We were incredibly lucky and I got pregnant very quickly after we started trying. I realise for a lot of people it’s not simply a case of deciding to have a baby and bam! you’re pregnant. I worry that it won’t be as straightforward next time, maybe it will take longer, maybe we will experience a loss.
I was sooo broody when T was about 10 months old. I’m so pleased that S talked me out of trying for another baby then- baby number two would have been born while T was still a baby himself.

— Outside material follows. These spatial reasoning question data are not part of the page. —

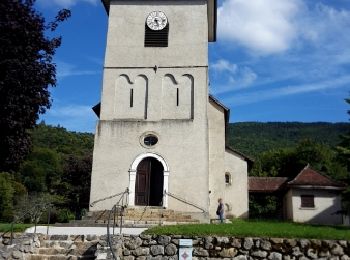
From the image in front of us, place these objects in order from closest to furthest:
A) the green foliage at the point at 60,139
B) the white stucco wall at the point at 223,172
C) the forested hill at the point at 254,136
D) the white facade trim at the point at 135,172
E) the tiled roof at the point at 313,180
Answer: the white facade trim at the point at 135,172 < the white stucco wall at the point at 223,172 < the tiled roof at the point at 313,180 < the green foliage at the point at 60,139 < the forested hill at the point at 254,136

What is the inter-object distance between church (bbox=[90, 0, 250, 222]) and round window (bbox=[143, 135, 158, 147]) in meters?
0.05

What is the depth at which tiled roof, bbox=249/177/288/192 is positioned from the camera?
38.2 metres

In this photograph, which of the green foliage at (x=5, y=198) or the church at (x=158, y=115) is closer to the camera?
the church at (x=158, y=115)

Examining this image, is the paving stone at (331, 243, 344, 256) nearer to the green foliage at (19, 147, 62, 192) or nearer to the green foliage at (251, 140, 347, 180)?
the green foliage at (251, 140, 347, 180)

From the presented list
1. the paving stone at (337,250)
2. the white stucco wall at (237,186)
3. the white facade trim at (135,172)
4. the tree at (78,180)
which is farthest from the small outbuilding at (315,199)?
the tree at (78,180)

If we were to start trying now there would be more like a 2-2 1/2 year age gap, which is about what I had originally planned. But now I’m not sure. T is at such a great age, he’s so much fun and is learning stuff all the time, I feel like I want to focus all my time and energy on him. I felt so awful during the first trimester, I can’t imagine how I would be able to be the good Mummy that T deserves while feeling so exhausted and sick. I can imagine I would feel guilty a lot of the time while pregnant. I also remember how hard having a newborn is, how will I cope with toddler to look after too?
T gets a bit jealous when I’m pretending to cuddle teddies and pulls them away from me. It makes me worry what he would be like with a baby. He would be old enough to feel jealous but not old enough to understand why he has to wait while I feed/change the baby.
At the moment T sleeps in a co-sleeper cot in our room and I cuddle him to sleep. I love doing this. If we had another baby they would have to go in the co-sleeper and T would have move into his own room. I really don’t want to have to do this, I love our sleepy cuddles and having him right next to me, it’s something that I will seriously miss.
I realise there’s no rush to have a second. I’m 29, S is 32. But I don’t want a big age gap though. I want my children to grow up together and have similar interests. I don’t want to have forgotten what to do with a baby by the time the second comes along. I also want to get all the sleepless nights out of the way as soon as possible!
It feels like such a massive decision. I said to S it feels like a much bigger decision than when we decided to have T. I guess it’s because it’s going to turn three people’s worlds upside down instead of just two.
What age gap do you have? Is there ever a good time to have a second baby?